RECORD EXCERPTS start
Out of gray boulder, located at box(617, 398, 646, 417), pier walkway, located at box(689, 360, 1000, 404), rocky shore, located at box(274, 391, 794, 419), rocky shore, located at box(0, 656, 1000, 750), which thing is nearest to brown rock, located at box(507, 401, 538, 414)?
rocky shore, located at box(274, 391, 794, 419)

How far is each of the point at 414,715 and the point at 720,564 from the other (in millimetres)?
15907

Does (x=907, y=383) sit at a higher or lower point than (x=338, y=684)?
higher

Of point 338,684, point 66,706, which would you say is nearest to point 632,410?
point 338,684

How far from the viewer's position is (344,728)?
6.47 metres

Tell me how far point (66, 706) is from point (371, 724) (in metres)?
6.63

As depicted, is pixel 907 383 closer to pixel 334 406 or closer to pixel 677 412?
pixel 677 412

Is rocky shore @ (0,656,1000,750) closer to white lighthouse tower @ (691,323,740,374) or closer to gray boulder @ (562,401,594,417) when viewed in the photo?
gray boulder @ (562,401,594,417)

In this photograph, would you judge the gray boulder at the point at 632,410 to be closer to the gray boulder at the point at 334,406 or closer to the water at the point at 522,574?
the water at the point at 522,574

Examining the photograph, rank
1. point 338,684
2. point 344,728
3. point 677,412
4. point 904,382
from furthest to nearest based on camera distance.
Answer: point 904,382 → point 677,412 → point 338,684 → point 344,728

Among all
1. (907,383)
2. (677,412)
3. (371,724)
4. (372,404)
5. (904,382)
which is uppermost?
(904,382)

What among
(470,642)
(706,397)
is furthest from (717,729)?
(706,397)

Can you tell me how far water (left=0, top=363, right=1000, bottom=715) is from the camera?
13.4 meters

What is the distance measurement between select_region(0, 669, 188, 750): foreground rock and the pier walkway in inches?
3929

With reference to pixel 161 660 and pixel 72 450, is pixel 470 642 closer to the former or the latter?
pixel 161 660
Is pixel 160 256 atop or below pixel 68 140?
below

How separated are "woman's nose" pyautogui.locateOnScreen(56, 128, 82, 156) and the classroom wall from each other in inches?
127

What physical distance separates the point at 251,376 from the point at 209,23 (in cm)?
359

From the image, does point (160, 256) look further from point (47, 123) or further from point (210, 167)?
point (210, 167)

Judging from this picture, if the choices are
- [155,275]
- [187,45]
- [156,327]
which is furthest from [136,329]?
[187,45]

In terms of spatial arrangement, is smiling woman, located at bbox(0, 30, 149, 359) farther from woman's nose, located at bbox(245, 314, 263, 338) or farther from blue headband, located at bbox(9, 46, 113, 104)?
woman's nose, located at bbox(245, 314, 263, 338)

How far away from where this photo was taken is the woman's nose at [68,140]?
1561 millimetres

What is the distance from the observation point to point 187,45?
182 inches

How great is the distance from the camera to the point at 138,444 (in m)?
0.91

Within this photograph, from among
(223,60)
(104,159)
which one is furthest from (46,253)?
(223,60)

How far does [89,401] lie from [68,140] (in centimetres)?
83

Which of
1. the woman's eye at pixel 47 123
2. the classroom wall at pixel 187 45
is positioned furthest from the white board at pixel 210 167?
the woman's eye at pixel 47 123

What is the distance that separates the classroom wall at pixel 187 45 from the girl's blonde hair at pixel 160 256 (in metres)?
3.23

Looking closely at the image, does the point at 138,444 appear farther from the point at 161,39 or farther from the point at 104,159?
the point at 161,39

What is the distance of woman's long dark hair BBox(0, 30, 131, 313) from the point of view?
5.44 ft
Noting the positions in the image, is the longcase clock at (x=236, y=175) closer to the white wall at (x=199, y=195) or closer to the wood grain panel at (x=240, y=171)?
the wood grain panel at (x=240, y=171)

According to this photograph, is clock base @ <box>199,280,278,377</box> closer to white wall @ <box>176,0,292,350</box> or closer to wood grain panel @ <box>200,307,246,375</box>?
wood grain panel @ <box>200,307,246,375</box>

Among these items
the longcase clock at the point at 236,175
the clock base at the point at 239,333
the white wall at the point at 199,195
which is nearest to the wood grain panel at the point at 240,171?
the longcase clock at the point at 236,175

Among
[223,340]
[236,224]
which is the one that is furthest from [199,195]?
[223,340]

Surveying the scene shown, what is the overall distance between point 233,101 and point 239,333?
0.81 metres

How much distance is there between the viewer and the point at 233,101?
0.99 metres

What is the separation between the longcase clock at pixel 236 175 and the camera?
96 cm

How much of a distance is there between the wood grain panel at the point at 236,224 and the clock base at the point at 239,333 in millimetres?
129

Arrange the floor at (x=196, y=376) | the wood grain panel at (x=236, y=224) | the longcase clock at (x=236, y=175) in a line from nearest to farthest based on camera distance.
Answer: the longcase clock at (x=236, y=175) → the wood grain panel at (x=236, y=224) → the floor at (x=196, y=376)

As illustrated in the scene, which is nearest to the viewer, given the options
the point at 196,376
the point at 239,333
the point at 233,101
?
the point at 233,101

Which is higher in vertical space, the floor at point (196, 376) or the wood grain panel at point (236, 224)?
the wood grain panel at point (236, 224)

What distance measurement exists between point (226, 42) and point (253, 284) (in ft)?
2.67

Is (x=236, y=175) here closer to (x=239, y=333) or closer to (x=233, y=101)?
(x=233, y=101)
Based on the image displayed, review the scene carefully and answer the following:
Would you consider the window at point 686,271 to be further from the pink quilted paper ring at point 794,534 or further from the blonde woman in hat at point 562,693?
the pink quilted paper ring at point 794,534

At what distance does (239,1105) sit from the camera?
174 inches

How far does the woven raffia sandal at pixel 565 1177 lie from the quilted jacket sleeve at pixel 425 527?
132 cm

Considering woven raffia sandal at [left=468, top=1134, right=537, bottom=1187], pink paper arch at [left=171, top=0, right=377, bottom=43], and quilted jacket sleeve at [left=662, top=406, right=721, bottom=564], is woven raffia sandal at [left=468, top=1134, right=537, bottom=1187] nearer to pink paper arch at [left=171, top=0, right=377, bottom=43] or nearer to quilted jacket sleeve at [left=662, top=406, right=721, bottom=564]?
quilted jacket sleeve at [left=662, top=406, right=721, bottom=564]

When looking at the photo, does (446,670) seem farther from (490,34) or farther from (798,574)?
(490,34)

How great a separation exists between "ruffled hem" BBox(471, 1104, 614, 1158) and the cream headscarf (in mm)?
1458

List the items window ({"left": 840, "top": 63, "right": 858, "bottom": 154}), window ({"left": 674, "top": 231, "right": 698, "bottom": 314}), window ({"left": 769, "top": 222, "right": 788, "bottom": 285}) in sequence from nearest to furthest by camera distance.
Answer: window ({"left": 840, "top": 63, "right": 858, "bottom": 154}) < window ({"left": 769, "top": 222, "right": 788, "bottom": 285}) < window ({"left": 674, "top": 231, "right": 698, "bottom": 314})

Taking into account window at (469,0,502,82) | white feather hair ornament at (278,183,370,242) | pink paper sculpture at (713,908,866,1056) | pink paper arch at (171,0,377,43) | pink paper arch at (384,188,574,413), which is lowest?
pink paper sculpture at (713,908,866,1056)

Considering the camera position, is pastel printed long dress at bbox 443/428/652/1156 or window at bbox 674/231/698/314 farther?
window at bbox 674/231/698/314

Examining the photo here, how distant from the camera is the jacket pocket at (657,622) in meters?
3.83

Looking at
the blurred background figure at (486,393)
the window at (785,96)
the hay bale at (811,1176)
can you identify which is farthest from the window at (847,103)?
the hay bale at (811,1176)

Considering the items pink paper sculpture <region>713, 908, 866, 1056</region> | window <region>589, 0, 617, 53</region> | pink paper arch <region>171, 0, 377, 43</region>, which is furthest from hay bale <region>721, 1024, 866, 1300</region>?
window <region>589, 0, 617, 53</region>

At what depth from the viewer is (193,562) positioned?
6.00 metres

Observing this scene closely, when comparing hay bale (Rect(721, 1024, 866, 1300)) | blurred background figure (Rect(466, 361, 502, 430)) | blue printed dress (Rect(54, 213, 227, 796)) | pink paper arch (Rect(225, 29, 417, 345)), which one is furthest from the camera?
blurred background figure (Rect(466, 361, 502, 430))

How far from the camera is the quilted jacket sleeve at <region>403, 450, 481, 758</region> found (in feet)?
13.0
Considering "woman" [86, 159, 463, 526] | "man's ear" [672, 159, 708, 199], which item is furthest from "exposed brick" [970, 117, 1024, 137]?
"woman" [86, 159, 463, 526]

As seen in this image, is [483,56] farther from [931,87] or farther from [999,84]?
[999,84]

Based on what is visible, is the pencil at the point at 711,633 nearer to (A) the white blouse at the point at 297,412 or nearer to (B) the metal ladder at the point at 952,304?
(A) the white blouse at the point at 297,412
RECORD EXCERPTS end
SET PROBLEM -
Please repeat the part of the items above that opens with the line containing "According to this" and closes with the line containing "0.99 metres", including both of those lines.

EXERCISE OUTPUT -
According to this photograph, is clock base @ <box>199,280,278,377</box> closer to white wall @ <box>176,0,292,350</box> or closer to wood grain panel @ <box>200,307,246,375</box>?
wood grain panel @ <box>200,307,246,375</box>

Among these items
the longcase clock at the point at 236,175
the clock base at the point at 239,333
the white wall at the point at 199,195
which is nearest to the wood grain panel at the point at 240,171?
the longcase clock at the point at 236,175

Among
[223,340]
[236,224]
which is the one that is furthest from [199,195]?
[223,340]

Surveying the scene shown, what is the overall distance between point 233,101 and point 239,333?
0.81 metres

How much distance is there between the viewer and the point at 233,101?
0.99 metres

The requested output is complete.